▶ _SET EXERCISE_: Reproduce the data verbatim, starting at the line that contains "Which is nearest to point" and ending at the last line of the data, with both of those lines included.

▶ _DATA RECORDS_:
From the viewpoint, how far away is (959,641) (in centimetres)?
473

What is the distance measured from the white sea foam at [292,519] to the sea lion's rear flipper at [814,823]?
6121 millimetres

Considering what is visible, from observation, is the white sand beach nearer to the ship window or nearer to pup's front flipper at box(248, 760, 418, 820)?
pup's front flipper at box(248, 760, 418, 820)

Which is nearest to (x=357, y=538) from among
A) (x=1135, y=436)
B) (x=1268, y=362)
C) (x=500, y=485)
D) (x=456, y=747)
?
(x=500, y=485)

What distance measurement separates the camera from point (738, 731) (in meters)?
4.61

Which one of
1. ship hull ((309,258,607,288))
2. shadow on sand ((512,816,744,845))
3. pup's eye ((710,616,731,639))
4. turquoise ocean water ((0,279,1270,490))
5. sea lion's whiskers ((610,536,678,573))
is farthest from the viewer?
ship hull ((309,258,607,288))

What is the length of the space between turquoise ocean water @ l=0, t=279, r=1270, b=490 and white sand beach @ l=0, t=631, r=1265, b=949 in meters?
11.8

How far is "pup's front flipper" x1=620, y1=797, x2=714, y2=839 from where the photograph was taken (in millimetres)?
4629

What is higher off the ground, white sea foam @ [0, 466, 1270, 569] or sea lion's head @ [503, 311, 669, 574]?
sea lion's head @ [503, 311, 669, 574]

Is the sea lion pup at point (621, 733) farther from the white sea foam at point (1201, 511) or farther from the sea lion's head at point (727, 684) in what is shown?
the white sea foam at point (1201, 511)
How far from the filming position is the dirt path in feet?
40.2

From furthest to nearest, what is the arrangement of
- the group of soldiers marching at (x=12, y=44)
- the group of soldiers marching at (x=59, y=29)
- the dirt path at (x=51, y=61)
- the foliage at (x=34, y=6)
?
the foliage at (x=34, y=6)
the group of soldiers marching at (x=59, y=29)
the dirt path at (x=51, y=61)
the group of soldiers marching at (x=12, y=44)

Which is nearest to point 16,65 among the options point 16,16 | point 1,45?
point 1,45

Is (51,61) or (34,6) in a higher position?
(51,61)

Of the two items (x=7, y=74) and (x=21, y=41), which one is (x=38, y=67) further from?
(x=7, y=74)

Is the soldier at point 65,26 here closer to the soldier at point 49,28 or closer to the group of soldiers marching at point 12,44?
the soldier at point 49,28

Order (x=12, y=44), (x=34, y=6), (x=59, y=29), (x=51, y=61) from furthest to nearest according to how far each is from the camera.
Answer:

▶ _WRITTEN SOLUTION_:
Which is nearest to point 16,65 among the options point 16,16 | point 1,45?
point 1,45

Is (51,61) or (34,6) in a higher position?
(51,61)

Of the two items (x=7, y=74) and (x=21, y=41), which one is (x=38, y=67) further from?
(x=7, y=74)

Is the soldier at point 65,26 here closer to the soldier at point 49,28 or closer to the group of soldiers marching at point 12,44?
the soldier at point 49,28

Order (x=12, y=44), (x=34, y=6), (x=59, y=29), (x=51, y=61) from furthest to nearest according to how far each is from the camera.
Answer:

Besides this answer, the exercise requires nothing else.